Serves 2
Preparation time less than 30 mins
Cooking time 10 to 30 mins
By James Martin
From Saturday Kitchen
Preparation time less than 30 mins
Cooking time 10 to 30 mins
By James Martin
From Saturday Kitchen
For the crêpes
125g/4½oz plain flour or buckwheat flour
pinch salt
1 free-range egg
150ml/5fl oz milk
150ml/5fl oz water
1 tbsp butter, melted
olive oil, for frying
For the filling
1 tbsp olive oil
small knob of butter
1 small onion, peeled and chopped
handful mushrooms, sliced
salt and freshly ground black pepper
110g/4oz baby spinach
1 tbsp crème fraîche
few sprigs fresh parsley, chopped
few fresh chives, chopped
salad leaves, to serve
1. For the crêpes, sift the flour and salt into a mixing bowl, then crack in the egg and mix well.
2. Add the milk and water and stir well, then add the melted butter and beat well until smooth and well combined. Leave aside while you make the filling.

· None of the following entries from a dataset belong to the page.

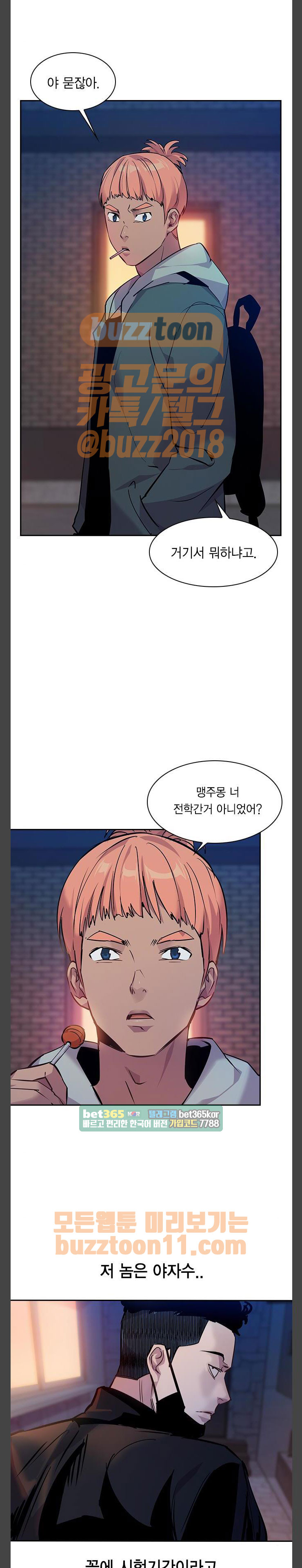 The World is Money and Power Ch.64 p1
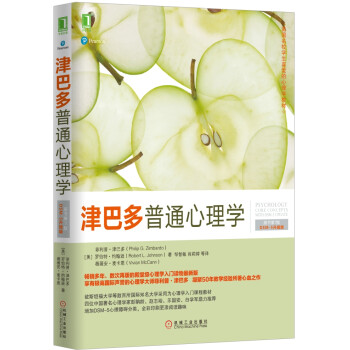 津巴多普通心理学（原书第7版·DSM-5升级版）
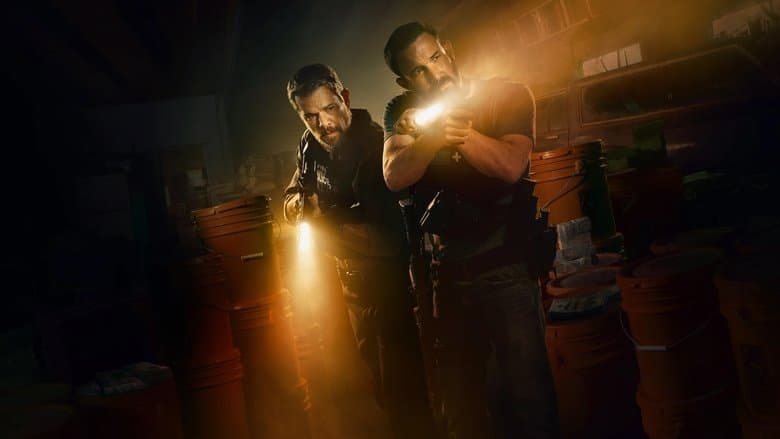 The Rip / Разкъсването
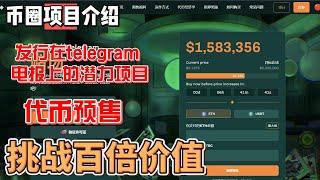 TG Casino $TGC 有潜力的百倍币 发行在电报上的项目 代币预售  #gamefi #nft #链游 #区块链游戏 #p2e #dogecoin #shiba #btc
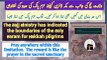 Haram Hadood Information by Hajj Ministry | Geographical boundaries and Areas of Haram Makki Pak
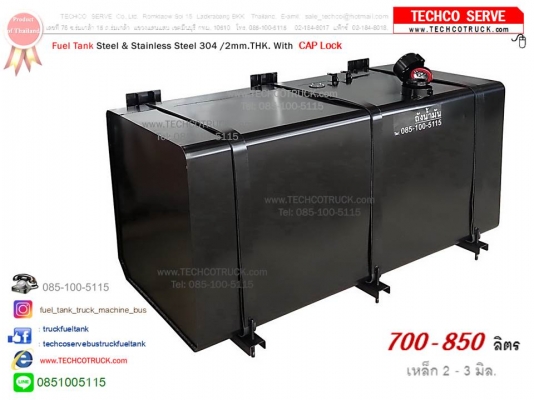 ถังน้ำมัน#เหล็ก#สแตนเลส#40 - 100 - 1,500 ลิตร ถังน้ำมัน#รถบรรทุก#ถังน้ำมัน#ไฮดรอลิค#ท่อไอเสีย#หม้อพัก#รถบรรทุก#รถ10ล้อ#รถเครน รถดั๊ม#รถแบคโฮ#รถกระเช้า#เครื่องจักรกลหนัก#Fuel#Tank#Hydraulic#Tank#Bus#Truck#Crane#Dump#heavy#machine#exhaust#pipe#www.techcotru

3. For the filling, heat the oil and a knob of butter in a medium frying pan and fry the onion and mushrooms until softened.
4. Season well with salt and freshly ground black pepper, then add the baby spinach and cook for a further 3-4 minutes, stirring frequently.
5. Heat a little olive oil in a frying pan, pour in a ladleful of batter and swirl around until it thinly covers the base of the pan. Fry for about 30 seconds until the underside is set and beginning to turn golden-brown, then turn over with a spatula and cook on the other side.
6. While the crêpe is still in the pan, spread half the crème fraîche over it, scatter over half of the mushroom and spinach mixture and sprinkle with parsley and chives, leaving space around the edges for folding. Fold the sides of the crepe over the filling and transfer to a serving plate.
7. Repeat the process with the remaining batter and filling to make more pancakes.
8. To serve, place the pancakes onto two serving plates with some salad leaves.